PM - A gente identificou no Posto da Mata criminosos, literalmente. Os maiores agitadores ali são ex-presidiários. Com processos de sequestro, assalto a banco, assalto a mão armada, recém saídos da cadeia em Cuiabá. São os mais agressivos no Posto da Mata. Por exemplo: quando estávamos fazendo a notificação, e houve uma tensão no final da notificação, foi o prefeito de São Félix do Araguaia, chamado Filemon, que foi lá e ficou fazendo agitação e jogando a população contra os oficiais de Justiça e contra a Forca Nacional e a Polícia Federal. Filemon é o mesmo que está na origem da invasão, nas gravações de 1992 incentivando a invasão.

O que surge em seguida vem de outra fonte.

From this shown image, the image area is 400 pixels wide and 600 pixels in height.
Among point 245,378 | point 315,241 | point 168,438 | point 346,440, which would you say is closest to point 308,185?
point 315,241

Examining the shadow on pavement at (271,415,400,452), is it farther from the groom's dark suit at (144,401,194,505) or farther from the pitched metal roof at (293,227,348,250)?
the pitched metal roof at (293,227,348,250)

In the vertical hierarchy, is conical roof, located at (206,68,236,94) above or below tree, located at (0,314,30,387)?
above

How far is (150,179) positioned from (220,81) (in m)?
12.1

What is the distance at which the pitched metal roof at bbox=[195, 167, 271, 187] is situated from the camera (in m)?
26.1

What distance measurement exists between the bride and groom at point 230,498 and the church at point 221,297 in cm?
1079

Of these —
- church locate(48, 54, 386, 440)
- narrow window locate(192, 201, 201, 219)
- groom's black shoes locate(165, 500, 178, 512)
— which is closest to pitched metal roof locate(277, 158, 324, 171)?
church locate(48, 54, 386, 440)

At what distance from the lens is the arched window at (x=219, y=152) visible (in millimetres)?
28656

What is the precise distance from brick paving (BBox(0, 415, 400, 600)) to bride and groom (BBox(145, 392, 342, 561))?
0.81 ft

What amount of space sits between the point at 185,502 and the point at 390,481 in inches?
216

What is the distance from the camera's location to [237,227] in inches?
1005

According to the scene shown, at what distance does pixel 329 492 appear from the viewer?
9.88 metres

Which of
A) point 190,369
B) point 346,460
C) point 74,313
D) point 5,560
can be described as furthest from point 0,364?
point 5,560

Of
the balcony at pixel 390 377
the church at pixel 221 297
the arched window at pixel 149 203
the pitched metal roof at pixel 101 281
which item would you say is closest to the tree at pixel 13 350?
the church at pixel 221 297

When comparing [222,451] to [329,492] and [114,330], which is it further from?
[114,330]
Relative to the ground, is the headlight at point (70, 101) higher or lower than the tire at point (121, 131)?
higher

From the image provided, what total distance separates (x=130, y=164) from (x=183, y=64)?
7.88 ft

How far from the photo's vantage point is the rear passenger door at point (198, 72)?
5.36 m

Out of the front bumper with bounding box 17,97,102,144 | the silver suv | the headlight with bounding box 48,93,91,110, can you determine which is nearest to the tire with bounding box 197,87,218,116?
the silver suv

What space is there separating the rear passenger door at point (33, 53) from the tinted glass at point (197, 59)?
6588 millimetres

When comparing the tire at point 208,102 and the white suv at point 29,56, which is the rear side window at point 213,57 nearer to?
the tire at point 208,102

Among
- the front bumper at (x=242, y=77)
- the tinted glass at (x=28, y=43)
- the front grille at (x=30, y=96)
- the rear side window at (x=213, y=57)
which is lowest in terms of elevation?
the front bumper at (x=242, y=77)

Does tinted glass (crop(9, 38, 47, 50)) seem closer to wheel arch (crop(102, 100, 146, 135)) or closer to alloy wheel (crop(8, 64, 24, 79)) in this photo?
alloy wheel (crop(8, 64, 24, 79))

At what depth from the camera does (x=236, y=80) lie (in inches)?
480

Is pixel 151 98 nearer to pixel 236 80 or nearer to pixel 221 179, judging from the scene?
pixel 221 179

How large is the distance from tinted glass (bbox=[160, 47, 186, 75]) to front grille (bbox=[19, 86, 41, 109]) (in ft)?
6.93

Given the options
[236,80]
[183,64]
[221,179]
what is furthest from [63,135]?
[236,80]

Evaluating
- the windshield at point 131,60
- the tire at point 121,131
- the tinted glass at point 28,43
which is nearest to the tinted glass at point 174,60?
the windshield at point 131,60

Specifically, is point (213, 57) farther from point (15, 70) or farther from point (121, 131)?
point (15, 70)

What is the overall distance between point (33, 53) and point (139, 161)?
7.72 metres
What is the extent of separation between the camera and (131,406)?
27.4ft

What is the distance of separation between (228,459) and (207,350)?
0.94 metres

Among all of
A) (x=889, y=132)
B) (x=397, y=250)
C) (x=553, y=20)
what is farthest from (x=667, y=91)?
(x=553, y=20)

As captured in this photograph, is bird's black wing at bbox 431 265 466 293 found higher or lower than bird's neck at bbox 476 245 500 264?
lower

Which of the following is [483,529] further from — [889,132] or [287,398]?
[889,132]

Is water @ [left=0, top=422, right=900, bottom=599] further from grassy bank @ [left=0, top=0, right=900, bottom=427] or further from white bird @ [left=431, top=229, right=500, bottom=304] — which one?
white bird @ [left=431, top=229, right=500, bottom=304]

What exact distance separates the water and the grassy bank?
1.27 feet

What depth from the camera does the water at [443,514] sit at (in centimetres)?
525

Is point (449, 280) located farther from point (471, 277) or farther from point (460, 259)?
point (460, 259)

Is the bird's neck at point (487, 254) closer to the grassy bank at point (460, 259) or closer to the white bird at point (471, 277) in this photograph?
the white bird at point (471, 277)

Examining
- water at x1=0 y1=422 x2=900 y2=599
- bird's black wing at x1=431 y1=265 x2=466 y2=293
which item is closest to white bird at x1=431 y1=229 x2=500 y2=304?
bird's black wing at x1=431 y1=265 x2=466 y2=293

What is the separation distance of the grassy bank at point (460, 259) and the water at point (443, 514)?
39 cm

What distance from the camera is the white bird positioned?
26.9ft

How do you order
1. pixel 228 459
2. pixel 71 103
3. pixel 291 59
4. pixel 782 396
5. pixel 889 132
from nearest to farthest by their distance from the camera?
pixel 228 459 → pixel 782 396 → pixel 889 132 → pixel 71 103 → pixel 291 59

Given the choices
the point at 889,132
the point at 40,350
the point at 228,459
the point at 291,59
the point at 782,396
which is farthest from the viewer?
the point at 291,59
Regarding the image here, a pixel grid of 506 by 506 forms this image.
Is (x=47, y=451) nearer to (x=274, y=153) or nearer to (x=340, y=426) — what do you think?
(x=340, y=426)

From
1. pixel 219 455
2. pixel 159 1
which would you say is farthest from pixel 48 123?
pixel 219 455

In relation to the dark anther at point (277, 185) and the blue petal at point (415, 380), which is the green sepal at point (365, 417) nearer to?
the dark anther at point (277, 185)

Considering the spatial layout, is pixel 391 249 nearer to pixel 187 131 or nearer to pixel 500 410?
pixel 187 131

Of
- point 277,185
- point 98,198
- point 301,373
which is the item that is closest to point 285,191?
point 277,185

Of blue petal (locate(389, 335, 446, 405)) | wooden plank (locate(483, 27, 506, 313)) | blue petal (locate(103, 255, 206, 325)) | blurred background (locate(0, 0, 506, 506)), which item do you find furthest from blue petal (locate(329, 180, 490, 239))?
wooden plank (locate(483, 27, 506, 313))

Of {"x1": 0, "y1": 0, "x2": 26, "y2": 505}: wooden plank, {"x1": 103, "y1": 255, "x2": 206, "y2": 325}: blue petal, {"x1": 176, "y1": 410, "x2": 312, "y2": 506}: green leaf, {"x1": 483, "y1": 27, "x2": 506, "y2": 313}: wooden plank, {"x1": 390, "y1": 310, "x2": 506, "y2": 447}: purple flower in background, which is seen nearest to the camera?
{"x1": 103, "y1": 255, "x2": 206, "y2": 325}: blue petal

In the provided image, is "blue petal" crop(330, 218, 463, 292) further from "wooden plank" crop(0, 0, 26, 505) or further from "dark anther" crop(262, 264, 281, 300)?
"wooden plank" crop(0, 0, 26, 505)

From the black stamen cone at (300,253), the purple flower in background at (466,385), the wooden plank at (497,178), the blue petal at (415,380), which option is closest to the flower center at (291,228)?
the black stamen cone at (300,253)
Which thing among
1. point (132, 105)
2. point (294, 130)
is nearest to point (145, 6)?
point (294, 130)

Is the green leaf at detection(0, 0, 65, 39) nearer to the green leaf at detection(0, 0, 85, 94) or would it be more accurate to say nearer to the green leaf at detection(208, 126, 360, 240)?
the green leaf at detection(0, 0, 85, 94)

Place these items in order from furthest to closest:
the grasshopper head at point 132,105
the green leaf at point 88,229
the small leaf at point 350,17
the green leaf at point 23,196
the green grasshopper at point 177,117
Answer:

O mesmo personagem volta 20 anos depois incentivando a população contra a notificação. E quem é que ele incentivou e acabou virando um carro da Força Nacional, quase matou o oficial que estava dentro do carro? Dos sete que viraram a caminhonete, três foram identificados: um recém saído da cadeia por sequestro, outro por assalto a banco, outro por roubo com mão armada. Eles operam em todos os níveis. Por um lado, sobre tribunais, deputados, senadores, ministros. Por outro lado, na mídia. E inclusive com criminosos foragidos da justiça – no Posto da Mata tem muitos foragidos da Justiça.
CC – Essa rede criminosa está concentrada no Posto da Mata?
Mais campanha online contra os índios.
PM - O Posto da Mata funciona como ponto de ataque não só para a área indígena. Tem ali a fazenda Bordolândia, que é uma área que foi destinada a reforma agrária. Ela tem uma reserva legal toda cheia de gado, invadida. A fazenda é vizinha a Marãiwatséde. A Polícia Federal foi lá fazer a desintrusão desse gado e se deparou com os que jogam gado lá dentro. Ao verificar, confirmou que moram em Posto da Mata. É um centro que exporta ilegalidade. Seja na área indígena, seja na área de preservação ambiental. O que eles não admitem nunca é o Estado, lei, regra, pagar imposto. Tudo isso não é bem visto lá.
CC - E qual o sentimento final do processo de desintrusão?
PM - Está sendo um processo pioneiro, instigante e estimulante. Foi criada uma coordenação com mais de 12 órgãos do governo para poder levar esse processo para frente. Atores que entraram nesse processo que é inusitado e um avanço enorme para o estado brasileiro. Setores das Forças Armadas, Ministério da Defesa, vários órgãos fazendo um planejamento estratégico juntos. Temos um lugar de reunião no Ministério da Defesa. Colocamos uma antena lá na base em Alto Boa Vista, onde  constituímos um coletivo do governo duas vezes por semana, um grupo daqui e outro de lá, para ir monitorando o planejamento estratégico que a gente fez. Trocando informações, se articulando, colocando recursos materiais juntos, helicópteros, carros, recursos financeiros, estrutura, gente, e inteligência e energia. Um processo muito bonito e único em termos de governo. O Estado se voltando a prestar serviços para uma comunidade. Quando eu vejo uma reunião com 12 órgãos públicos, e lá do outro lado, na teleconferência, Polícia Federal, Força Nacional, os órgãos todos, trocando informações para viabilizar a notificação e depois viabilizar a desintrusão. É fantástico, é um avanço imenso o Estado se empenhar para cuidar da questão indígena e colocar seus melhores recursos em defesa do direito e do patrimônio público, uma terra da União, mas de usufruto exclusivo dos índios. O Estado se organizar para prestar serviço em defesa desse direito originário de uma comunidade indígena é muito bonito.